Sonuç itibarıyla, bir Suriye ve Irak olmadığımız gibi, birer Ukrayna ve Yugoslavya da değiliz. İçimize atıp taşlaştırdığımız kinlerimiz yok. Bütün ifade engellerine rağmen her şeyi tartışıyoruz ve işler tehlikeli bir noktaya sürüklendiğinde herkes kendi sınırlarına çekilmeyi öğrenmiş.

Ülkeyi yönetenlerin bütün gayretli çabalarına rağmen, yaşanan kavgalar bir Türk-Kürt, Alevi-Sünni, Sağcı-Solcu, Laik-Dindar vs. savaşına sürüklenemiyor. Topyekûn iki toplum değil, gruplar ve kadrolar çatışıyor; toplum seyretmeyi tercih ediyor. Bunların yanı sıra, komşuluk ve akrabalık halen iç içe. Toplum olarak espri yeteneğimizin rolünü de hiç yabana atmayalım.

Ayrıca, iç savaşı arzulayan varsa şunu da bilmelidir ki kimin kimi "ezip geçeceği" hiç belli olmaz. Bu işlerde evdeki hesap genellikle çarşıya uymaz. Hele de bu kadar düşman kazanmayı başarmışsanız...

Ülkenin en tepesinde oturan ve halen yetki gasp etmeye doymayan kişinin gözünü bu kadar karartmış olması ülkeye zarar verir mi?

Verir.

Allah korusun can kaybı yaşanır mı?

Yaşanır. Ancak olaylar, bir iç savaş niteliğine bürünmez.

Günlük mesaisinin en az bir kaç saatini toplumun çeşitli kesimleri, meslek kuruluşları, sanatçılar, gazeteciler, hiç kimseyi bulamazsa kendi refikleri ile kavga etmeye ayıran bir yöneticinin yaptığı her plan, içeriden torpil yemeye de elverişilidir aynı zamanda.

Sakin olacağız ve korkmayacağız.

Alevisi, Sünnisi, Türkü, Kürdü birbirimize sarılacağız, hain tuzaklara düşmeyeceğiz.
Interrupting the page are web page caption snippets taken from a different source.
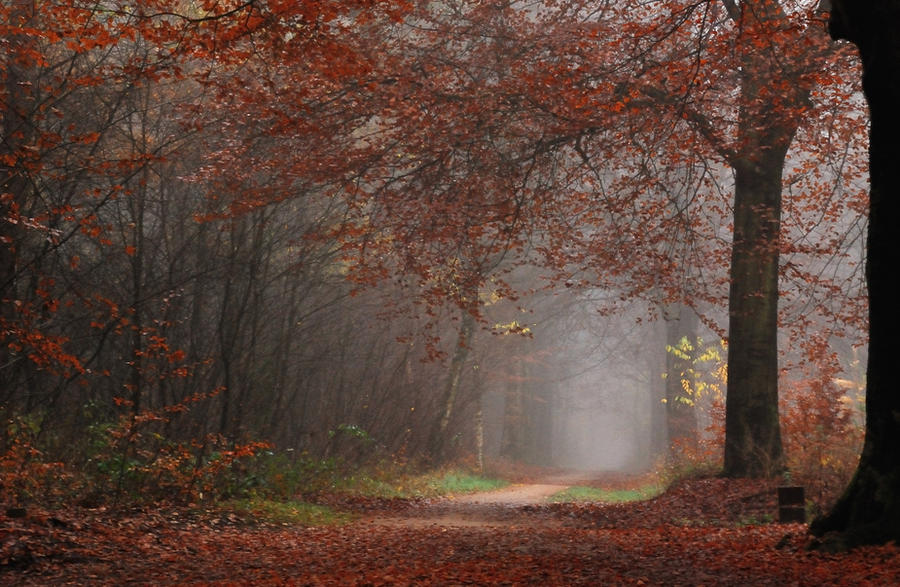 Walking in the autumnal forest again by jchanders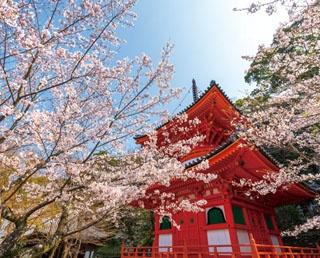 重文に指定される多宝塔周辺が、紀三井寺の春で最も美しい。朱色が鮮やかな伽藍とのコントラストは、ライトアップ時にさらに幻想的に
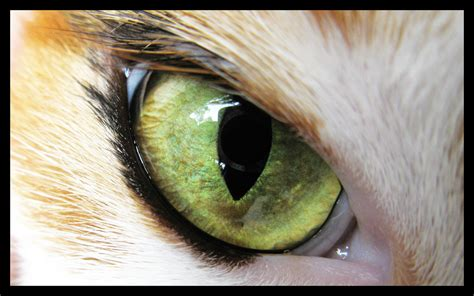 cat eye cat eye by arasae on deviantart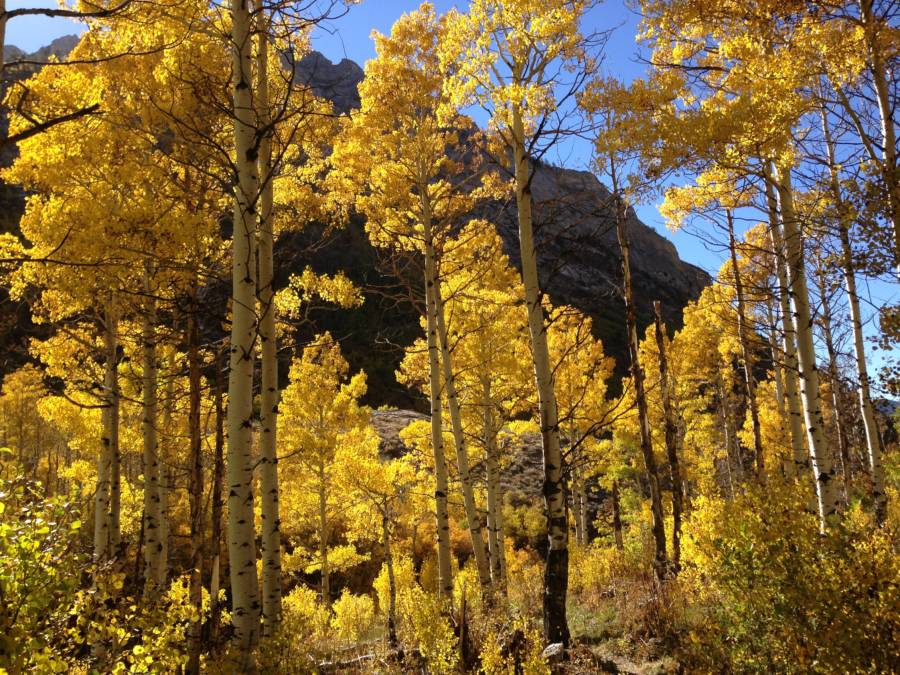 Pando Golden Trees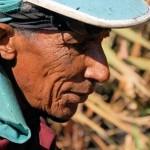 Zuckerrohrschneider in Inhumas (Goiás). Ein junger Arbeiter schafft bis zu 12 Tonnen am Tag, aber selbst Frauen oder über 60-Jährige Männer sehen oft keine Alternative zur Knochenarbeit.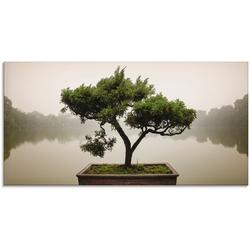 Artland Glasbild Chinesischer Bonsaibaum, Bäume, (1 St.) grün Glasbilder Bilder Bilderrahmen Wohnaccessoires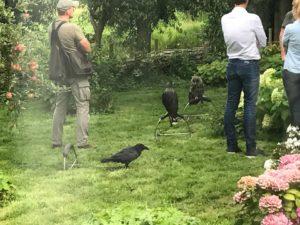 roofvogelworkshop bij HUIS130 ism Buitenbusiness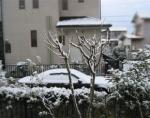 2006 12/29 雪2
SADAT konusunda son bir not:

Bu şirket 2012'de kurulmuş. Yani Hakan Fidan'ın baş gözde olduğu, uğruna yargıya darbe yapıldığı günler..."Sır küpünün" anahtarının kırılmadığı günler...Reza'nın çikolata kutuları dağıttığı günler...

Böyle bir şirketin kurulup lojistiğinin sağlanmasında MİT'in ve Hakan Fidan'ın etkisinin bulunmadığı savunulamayacağına göre, Mehmet Eymür ve Fuat Avni üzerinden yapılan bu deşifrasyon ne anlama geliyor?

Hakan Fidan arkasını temizliyor olabilir mi?

Veya kendisine "gitmeden önce arkanı temizle" denilmiş olabilir mi?

Zira, her nedense bünyesindeki subayların isim ve uzmanlık alanlarını teker teker web sitesinde yayımlayan SADAT, aniden siteyi kapatıp ortadan kayboldu...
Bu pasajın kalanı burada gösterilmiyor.